HELOA is the professional association for access, recruitment and outreach staff working in Higher Education in the UK. Its mission is to support and enable its members to help students make informed decisions.

HELOA represents over 1400 members from more than 130 universities in the UK. It is a voluntary association, led by a committee of elected officers. The aims of the Association include offering training and development opportunities to its members and providing advice and guidance about higher education to prospective students and their families. As well as a national committee, the HELOA operates a network of regional and national groups, that maintain their own group committees.

HELOA members typically work for UK universities or higher education institutions, in the fields of student recruitment, widening participation, outreach or marketing.

Much of the day-to-day administration of the HELOA is carried out by the HELOA office, which is based at Edge Hill University in Ormskirk.

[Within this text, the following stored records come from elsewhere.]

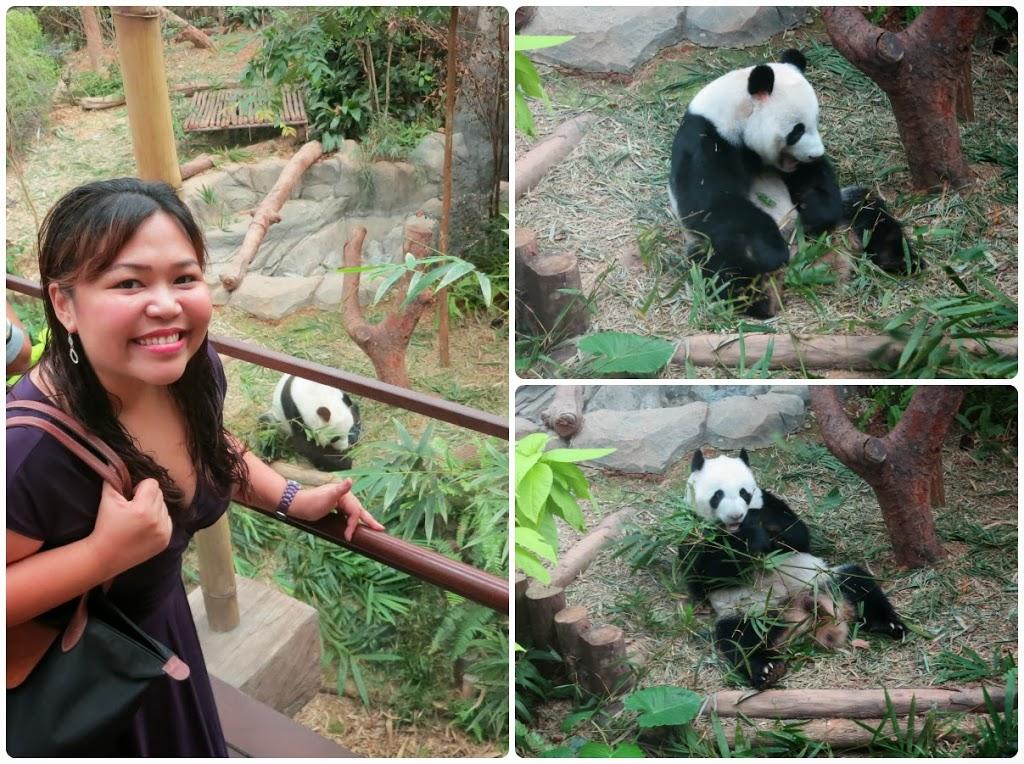 pandas-collage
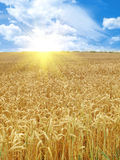 Grain field and sunny day Royalty Free Stock Images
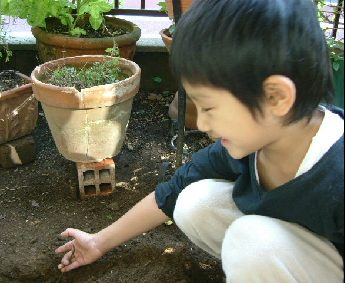 オークリーフ(秋のmy garden)_f0049672_12512043.jpg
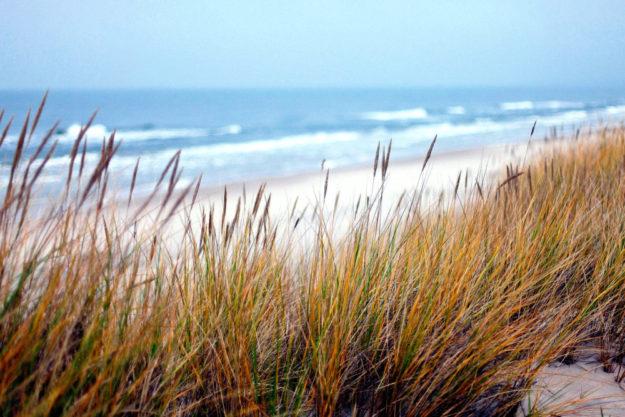 Strand, Dünen, Meer und mehr bietet die Jugendfreizeit im Ostseebad Dahme.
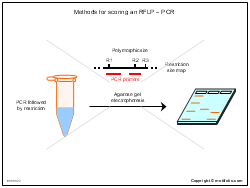 Methods for scoring an RFLP-PCR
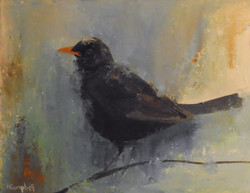 Blackbird -SOLD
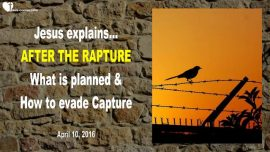2016-04-10 - After the Rapture-What is planned-How to evade Capture-Captivity-Love Letter from Jesus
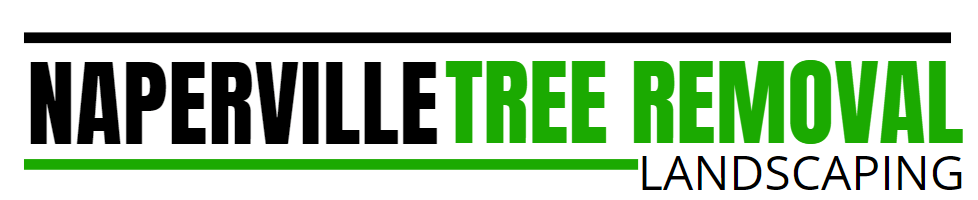 Naperville Tree Removal Landscaping
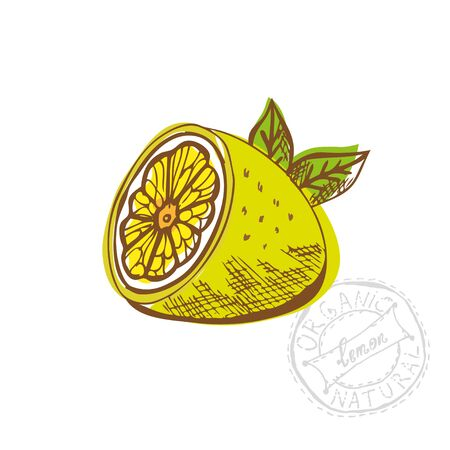 sliced fruit: Hand drawn decorative sliced lemon fruit, design element. Can be used for cards, invitations, gift wrap, print, scrapbooking. Kitchen theme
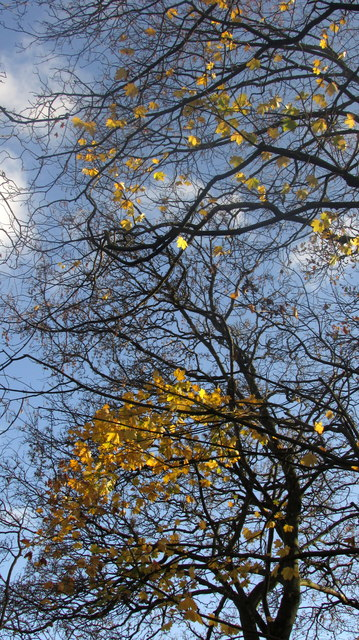 Sycamore leaves above the railway. Torquay
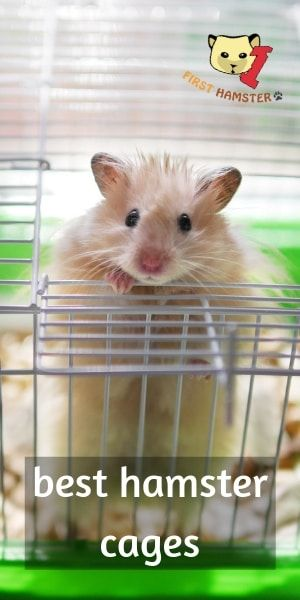 5 Best Hamster Cages For Syrian And Dwarf An Owner S Opinion Hamster Cages Cool Hamster Cages Hamster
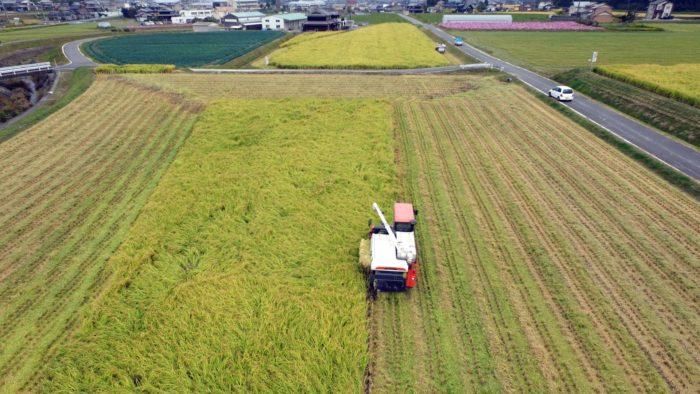 ドローンの活躍で今後農業がどう変わるか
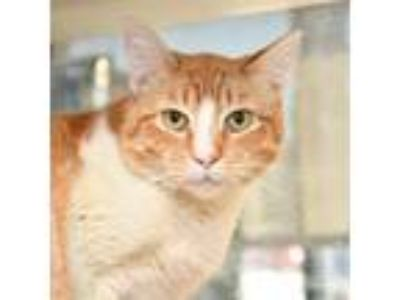 Adopt RHUBARB a Domestic Short Hair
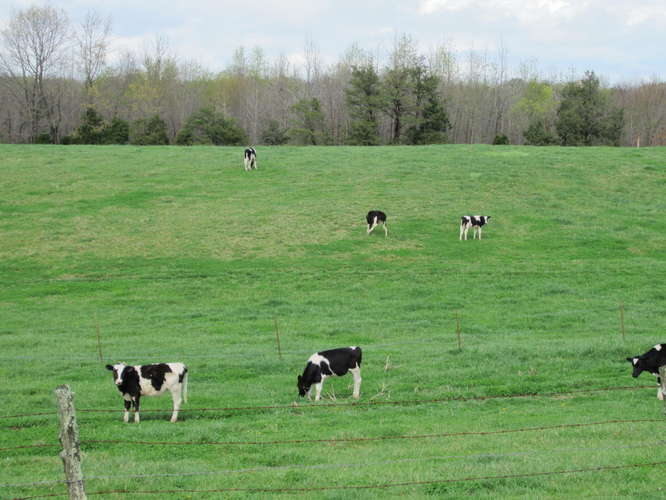 Currently leased for cattle.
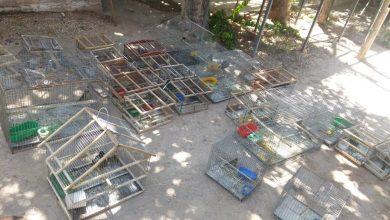 Photo of Ambiente recuperó 32 aves en un allanamiento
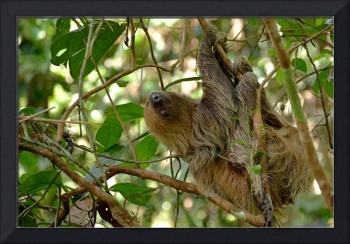 Casual_2015 07 27_0443    Two-Toed Sloth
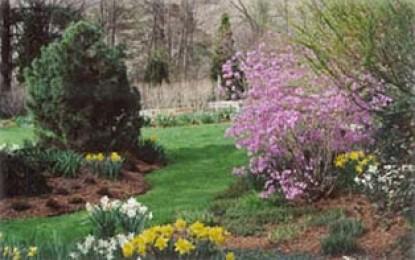 The Hidden Garden's Bed & Breakfast, garden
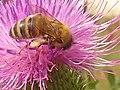 Bee On A Flower (137180023).jpeg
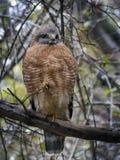 Rosso-spalle Hawk Front View Fotografia Stock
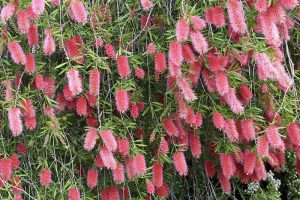 How to Grow and Care for Bottlebrush Plants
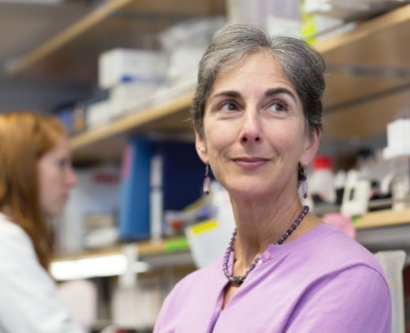 Jennifer Grandis in the lab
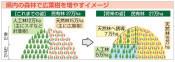 クマの餌実る森を拡大 福井県が「針広混交林」倍増計画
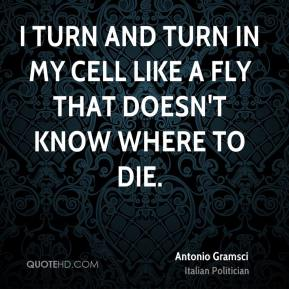 Antonio Gramsci - I turn and turn in my cell like a fly that doesn't know where to die.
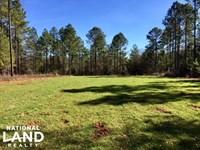 Randolph County Hunting And Timber : Cuthbert : Randolph County : Georgia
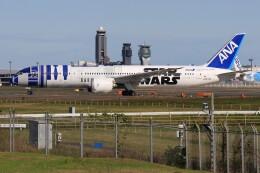 メンチカツさんが、成田国際空港で撮影した全日空 787-9の航空フォト(飛行機 写真・画像)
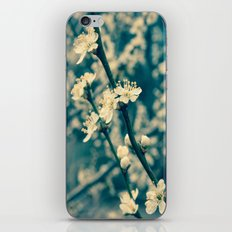 Pretty Blossom iPhone & iPod Skin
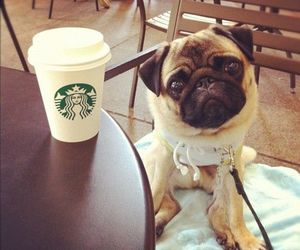 dog, starbucks, and cute image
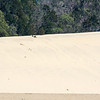 Sand boarding at The Desert, Moreton Island
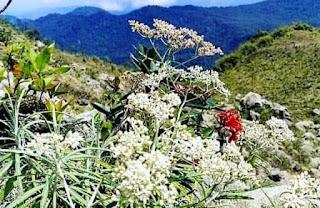 Pesona Bunga Edelweis, 'Bunga Abadi' yang Hanya Ada di Gunung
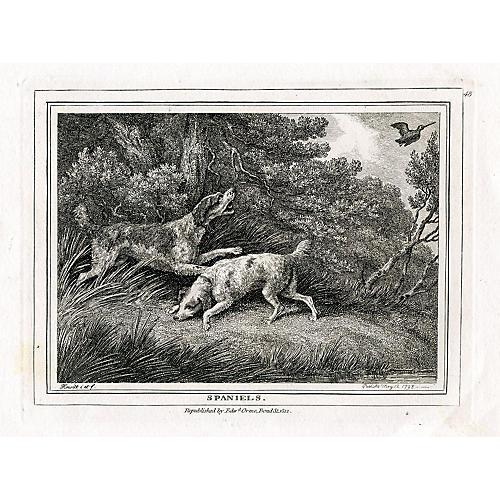 Spaniels, 1812 Engraving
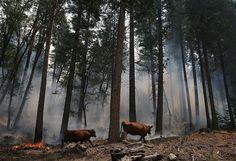forest fires near markleeville ca | Mather on August 24, 2013 near Groveland, California. The Rim Fire ...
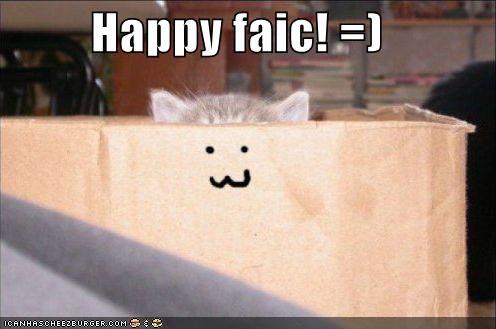 box face happy kitten lolcats lolkittehs - 641145600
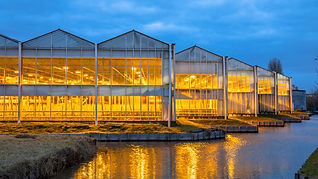 Greenhouse Cannabis Funding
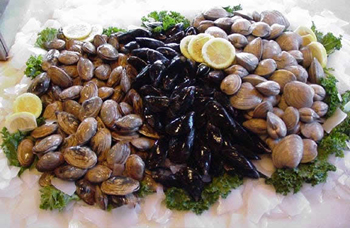 Small_mussels8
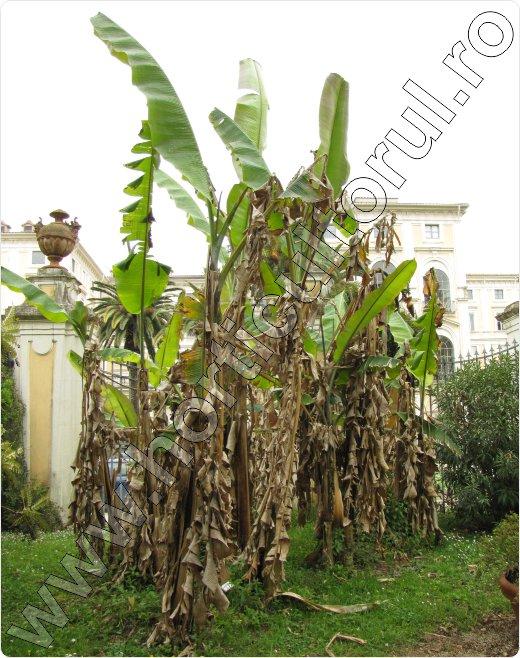 Bananier-musa-paradisiaca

Executive and UK Committee
The HELOA is led by an executive and UK committee of elected and appointed officers, each responsible for different functions of the organisation. A normal term of office is three years. The current team is as follows:
 UK Chair - Jonathan Atkinson, University of Liverpool
 UK Vice-Chair (Group Development) - Helen Walker, Sheffield Hallam University 
 UK Vice-Chair (Partnerships) - Rebecca Hollington, University of Wolverhampton
 UK Vice-Chair (Training) - Charlotte Brookes, Edge Hill University
 UK Vice-Chair (Finance) - Michelle Terrell, Edinburgh Napier University
 UK Vice-Chair (Governance & Policy) - Jo Marchant, King's College London
 UK Vice-Chair (Administration & Membership) - Harri Tatnell, Aston University

HELOA Groups
The HELOA maintains a network of nine regional and national groups.

Annual Conference and AGM
HELOA hosts an annual conference and AGM in January each year. This is a three-day event involving training sessions and networking opportunities for members and an AGM, where constitutional changes are discussed and voted upon. During this event, there is a ceremony for the annual Innovation and Best Practice Awards.

The next conference is due to take place between 24–26 January 2018 at the Crowne Plaza Hotel, Stratford-upon-Avon

Innovation and Best Practice Awards
The annual Innovation and Best Practice Awards recognise outstanding achievements of individual institutions in the fields of schools liaison, outreach and marketing. Members are asked to nominate their own projects and a shortlist and winner is decided by a panel of judges.

The first of these awards was given in 2012 to Teesside University for their Virtual Postgraduate Open Day.

Partnerships
The HELOA has formed a number of partnerships with organisations within the higher education sector.